Benim kendimi son kitabım ‘Tehlikeli Düşünceler’ vesilesiyle Türk edebiyatının en büyük yazarı ilan etmem ne kadar tuhafsa, bu iddiaya sessiz kalınması bundan da tuhaf bir şeydir. Başka bir ülkede bu çeşit bir iddiayla ortaya çıkan kimse alay konusu olur. Oysa ne gariptir ki, ben alay konusu bile olmadım. Acaba bir meczup lafını da mı hak etmedim?

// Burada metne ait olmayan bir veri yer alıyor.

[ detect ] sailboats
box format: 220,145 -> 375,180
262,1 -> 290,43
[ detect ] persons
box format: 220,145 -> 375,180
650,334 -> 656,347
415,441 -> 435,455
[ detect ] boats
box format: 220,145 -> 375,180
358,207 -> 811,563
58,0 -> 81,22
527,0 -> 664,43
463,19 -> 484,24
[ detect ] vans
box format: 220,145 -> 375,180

Bazıları bu şekilde reklam yaptığımı düşünmüş olabilir. Evet, ama kitabım kötüyse bu reklam benim rezil olmamla sonuçlanmaz mıydı? O zaman böyle bir iddiayla ortaya çıkılmasının ne kadar abes bir şey olduğu gösterilmiş olur, herkese gülme mevzuu olurdu. Sonuçta başarısız bir esere işaret etmek, kendilerinin güzel yazdığını söylemek anlamına gelir ki, bu bütün kötü yazılmış kitapları aklar. Demek ki onlar kitabın iyi olduğunu düşünüp sustular. Günümüzde kötü bir kitabı sattırmamak bir şeydir, ama iyi bir kitabı sattıramamak daha fazla şeydir. İyi bir kitabı sattırmayanlar çifte zafer kazanmış sayılır.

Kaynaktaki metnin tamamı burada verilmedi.